ALS・・・・筋委縮性側索硬化症。治療の方法がない難病である。
つい、一か月前に依頼されて受け持った方は、もう末期であり、気管切開をして人口呼吸器を装着している。訪問看護が毎日3回入り、訪問介護も目いっぱい入っているが、10分ごとの吸引が必要で目が離せない。動くのは瞼のみであり、コミュニケーションも文字盤を読み上げ、まぶたが閉じるところで止まって、言いたい言葉を探している。
ALSとはそういう印象を持っていた。しかし、本日新たに包括から紹介された方は、初期であり、上下肢の筋力低下があるだけで、杖を使っての自力歩行が出来る。
奥様が言った。「病名がわからず、検査、検査の時は、早く病名をつけてよ、と思っていたけど、この病名を言われると、病名が分からないかった時の方が、希望が持てたのに・・・・」そう言いながら、顔を手で覆った。
末期を知っているだけに、何も答えることが出来なかった。無駄な励ましは返って傷つけることになることを知っている。医師からは、今後の病状の経過、余命まではっきり教えてもらったとのこと。まだ2号保険者で60歳になったばかりである。利用者本人もその事実を受け入れようと葛藤の中にいる。

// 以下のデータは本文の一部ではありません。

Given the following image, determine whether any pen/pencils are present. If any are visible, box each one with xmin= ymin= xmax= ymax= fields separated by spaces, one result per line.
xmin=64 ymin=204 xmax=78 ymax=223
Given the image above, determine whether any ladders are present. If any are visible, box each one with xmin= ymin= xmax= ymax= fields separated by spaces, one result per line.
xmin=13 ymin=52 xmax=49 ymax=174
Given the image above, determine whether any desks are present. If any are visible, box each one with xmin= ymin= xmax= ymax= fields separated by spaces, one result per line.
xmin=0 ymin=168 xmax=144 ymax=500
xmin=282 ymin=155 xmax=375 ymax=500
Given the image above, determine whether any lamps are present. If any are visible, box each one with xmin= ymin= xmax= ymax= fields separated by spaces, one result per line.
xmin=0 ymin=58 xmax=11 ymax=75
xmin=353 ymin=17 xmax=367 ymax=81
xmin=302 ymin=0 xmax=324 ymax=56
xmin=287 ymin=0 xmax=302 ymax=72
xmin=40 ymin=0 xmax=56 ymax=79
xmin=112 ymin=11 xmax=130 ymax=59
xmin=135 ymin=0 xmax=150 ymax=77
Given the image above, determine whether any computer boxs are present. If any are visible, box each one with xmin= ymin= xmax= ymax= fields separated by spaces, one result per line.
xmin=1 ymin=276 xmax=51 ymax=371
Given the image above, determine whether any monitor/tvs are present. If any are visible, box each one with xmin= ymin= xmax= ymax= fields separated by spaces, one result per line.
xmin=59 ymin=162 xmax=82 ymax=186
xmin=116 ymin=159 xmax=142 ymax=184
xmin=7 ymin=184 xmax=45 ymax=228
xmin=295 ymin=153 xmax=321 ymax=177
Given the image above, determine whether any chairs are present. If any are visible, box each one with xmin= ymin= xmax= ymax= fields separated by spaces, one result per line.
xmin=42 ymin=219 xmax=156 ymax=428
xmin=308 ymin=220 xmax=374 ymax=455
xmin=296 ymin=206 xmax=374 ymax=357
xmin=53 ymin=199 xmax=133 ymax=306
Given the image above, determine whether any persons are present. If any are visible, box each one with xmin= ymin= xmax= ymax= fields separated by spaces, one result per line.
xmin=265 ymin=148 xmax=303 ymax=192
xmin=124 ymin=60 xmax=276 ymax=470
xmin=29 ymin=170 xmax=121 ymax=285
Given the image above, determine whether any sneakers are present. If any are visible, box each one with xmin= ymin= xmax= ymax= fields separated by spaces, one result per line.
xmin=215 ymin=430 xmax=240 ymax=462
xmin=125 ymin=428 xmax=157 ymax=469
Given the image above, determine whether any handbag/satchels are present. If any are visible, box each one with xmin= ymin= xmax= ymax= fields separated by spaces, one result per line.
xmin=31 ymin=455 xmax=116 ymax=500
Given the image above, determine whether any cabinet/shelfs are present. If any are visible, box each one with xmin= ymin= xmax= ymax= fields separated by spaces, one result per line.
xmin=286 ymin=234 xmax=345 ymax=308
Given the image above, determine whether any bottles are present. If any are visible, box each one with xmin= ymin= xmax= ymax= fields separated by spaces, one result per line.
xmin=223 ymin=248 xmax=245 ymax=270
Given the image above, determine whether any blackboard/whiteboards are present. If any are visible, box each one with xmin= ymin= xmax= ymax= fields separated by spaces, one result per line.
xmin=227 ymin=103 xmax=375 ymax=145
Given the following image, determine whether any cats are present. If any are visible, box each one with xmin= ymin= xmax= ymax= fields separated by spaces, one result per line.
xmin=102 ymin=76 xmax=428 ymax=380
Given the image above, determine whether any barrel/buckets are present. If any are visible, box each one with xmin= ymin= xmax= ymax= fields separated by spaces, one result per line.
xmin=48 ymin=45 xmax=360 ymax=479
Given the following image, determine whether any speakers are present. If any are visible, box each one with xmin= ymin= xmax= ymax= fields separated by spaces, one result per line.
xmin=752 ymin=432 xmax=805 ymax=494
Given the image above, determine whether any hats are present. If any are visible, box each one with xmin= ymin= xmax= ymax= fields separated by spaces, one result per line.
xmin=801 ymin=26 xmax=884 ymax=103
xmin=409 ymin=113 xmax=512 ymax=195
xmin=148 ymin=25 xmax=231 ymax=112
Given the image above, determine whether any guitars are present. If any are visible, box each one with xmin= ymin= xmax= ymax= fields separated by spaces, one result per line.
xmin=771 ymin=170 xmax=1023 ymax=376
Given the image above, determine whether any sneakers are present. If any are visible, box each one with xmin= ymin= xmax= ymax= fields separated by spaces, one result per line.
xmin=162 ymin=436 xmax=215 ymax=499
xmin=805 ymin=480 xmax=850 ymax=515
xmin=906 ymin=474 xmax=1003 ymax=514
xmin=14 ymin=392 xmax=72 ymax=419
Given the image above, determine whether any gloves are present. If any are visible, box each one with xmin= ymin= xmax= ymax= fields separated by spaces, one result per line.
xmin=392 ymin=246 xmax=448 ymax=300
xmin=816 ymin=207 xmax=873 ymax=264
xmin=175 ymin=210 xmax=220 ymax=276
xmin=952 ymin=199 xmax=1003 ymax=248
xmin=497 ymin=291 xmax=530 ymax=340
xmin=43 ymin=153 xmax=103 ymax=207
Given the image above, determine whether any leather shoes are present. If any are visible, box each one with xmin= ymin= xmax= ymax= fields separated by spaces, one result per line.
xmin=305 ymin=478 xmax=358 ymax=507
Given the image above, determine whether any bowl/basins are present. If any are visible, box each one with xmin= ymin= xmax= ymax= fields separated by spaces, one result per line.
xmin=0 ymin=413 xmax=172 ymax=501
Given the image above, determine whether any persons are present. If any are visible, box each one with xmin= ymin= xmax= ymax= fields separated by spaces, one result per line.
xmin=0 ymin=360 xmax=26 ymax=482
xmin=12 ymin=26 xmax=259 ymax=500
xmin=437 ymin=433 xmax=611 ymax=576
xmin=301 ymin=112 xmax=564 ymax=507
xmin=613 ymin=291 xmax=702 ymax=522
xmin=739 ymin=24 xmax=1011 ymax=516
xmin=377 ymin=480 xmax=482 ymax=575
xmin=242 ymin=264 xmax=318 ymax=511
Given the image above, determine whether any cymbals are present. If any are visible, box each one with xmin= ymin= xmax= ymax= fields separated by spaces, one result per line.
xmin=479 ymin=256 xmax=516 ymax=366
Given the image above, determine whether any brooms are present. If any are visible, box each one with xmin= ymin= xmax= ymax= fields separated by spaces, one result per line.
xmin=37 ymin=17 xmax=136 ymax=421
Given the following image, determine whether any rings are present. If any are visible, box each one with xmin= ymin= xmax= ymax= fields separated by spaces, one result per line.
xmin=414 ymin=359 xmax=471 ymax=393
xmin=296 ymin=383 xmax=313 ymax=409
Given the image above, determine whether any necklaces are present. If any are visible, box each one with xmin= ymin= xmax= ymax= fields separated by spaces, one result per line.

日本に七千人ぐらいしかいない患者のうち、病状のちがう二人を受け持つことになった。今後急速に筋力が落ちてきて、歩行はおろか、寝返りさえできなくなることが予想される。その時に、精神的にささえられるか・・・・と支援する私の不安も大きい。
ただ、何も出来なくても、気持ちに寄り添っていこう・・・・今、何が必要か、常に観察しサービスを提案していこう・・・・そんな気持ちでいる。